### [Task to complete]
An exact copy of all the data below is required.

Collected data
============

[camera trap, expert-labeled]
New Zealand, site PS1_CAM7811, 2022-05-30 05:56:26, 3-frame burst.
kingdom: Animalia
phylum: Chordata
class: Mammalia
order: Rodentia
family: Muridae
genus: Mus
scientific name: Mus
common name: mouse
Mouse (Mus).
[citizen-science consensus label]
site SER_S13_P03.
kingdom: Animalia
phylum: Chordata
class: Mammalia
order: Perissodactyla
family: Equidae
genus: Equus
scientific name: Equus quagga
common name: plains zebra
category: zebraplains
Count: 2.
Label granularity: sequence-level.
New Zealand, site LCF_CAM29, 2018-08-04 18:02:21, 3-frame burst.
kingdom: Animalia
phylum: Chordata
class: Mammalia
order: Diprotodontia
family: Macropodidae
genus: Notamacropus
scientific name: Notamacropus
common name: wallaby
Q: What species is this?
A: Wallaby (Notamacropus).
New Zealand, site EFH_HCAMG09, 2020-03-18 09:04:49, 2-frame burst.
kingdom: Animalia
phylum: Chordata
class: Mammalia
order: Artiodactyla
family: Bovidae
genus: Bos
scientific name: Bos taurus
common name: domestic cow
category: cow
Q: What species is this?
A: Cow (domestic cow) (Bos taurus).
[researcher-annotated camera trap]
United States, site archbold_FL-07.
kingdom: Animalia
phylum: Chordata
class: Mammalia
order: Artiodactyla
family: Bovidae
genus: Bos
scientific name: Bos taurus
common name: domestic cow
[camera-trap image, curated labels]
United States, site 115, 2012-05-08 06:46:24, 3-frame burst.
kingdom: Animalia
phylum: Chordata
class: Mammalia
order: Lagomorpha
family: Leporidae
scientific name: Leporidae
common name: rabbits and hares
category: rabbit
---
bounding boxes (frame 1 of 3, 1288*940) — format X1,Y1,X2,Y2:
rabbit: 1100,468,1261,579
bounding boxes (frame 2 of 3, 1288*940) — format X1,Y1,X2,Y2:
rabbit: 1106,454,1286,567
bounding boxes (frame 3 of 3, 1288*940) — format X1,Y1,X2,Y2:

============

### [Exercise output]
[camera trap, expert-labeled]
New Zealand, site PS1_CAM7811, 2022-05-30 05:56:26, 3-frame burst.
kingdom: Animalia
phylum: Chordata
class: Mammalia
order: Rodentia
family: Muridae
genus: Mus
scientific name: Mus
common name: mouse
Mouse (Mus).
[citizen-science consensus label]
site SER_S13_P03.
kingdom: Animalia
phylum: Chordata
class: Mammalia
order: Perissodactyla
family: Equidae
genus: Equus
scientific name: Equus quagga
common name: plains zebra
category: zebraplains
Count: 2.
Label granularity: sequence-level.
New Zealand, site LCF_CAM29, 2018-08-04 18:02:21, 3-frame burst.
kingdom: Animalia
phylum: Chordata
class: Mammalia
order: Diprotodontia
family: Macropodidae
genus: Notamacropus
scientific name: Notamacropus
common name: wallaby
Q: What species is this?
A: Wallaby (Notamacropus).
New Zealand, site EFH_HCAMG09, 2020-03-18 09:04:49, 2-frame burst.
kingdom: Animalia
phylum: Chordata
class: Mammalia
order: Artiodactyla
family: Bovidae
genus: Bos
scientific name: Bos taurus
common name: domestic cow
category: cow
Q: What species is this?
A: Cow (domestic cow) (Bos taurus).
[researcher-annotated camera trap]
United States, site archbold_FL-07.
kingdom: Animalia
phylum: Chordata
class: Mammalia
order: Artiodactyla
family: Bovidae
genus: Bos
scientific name: Bos taurus
common name: domestic cow
[camera-trap image, curated labels]
United States, site 115, 2012-05-08 06:46:24, 3-frame burst.
kingdom: Animalia
phylum: Chordata
class: Mammalia
order: Lagomorpha
family: Leporidae
scientific name: Leporidae
common name: rabbits and hares
category: rabbit
---
bounding boxes (frame 1 of 3, 1288*940) — format X1,Y1,X2,Y2:
rabbit: 1100,468,1261,579
bounding boxes (frame 2 of 3, 1288*940) — format X1,Y1,X2,Y2:
rabbit: 1106,454,1286,567
bounding boxes (frame 3 of 3, 1288*940) — format X1,Y1,X2,Y2:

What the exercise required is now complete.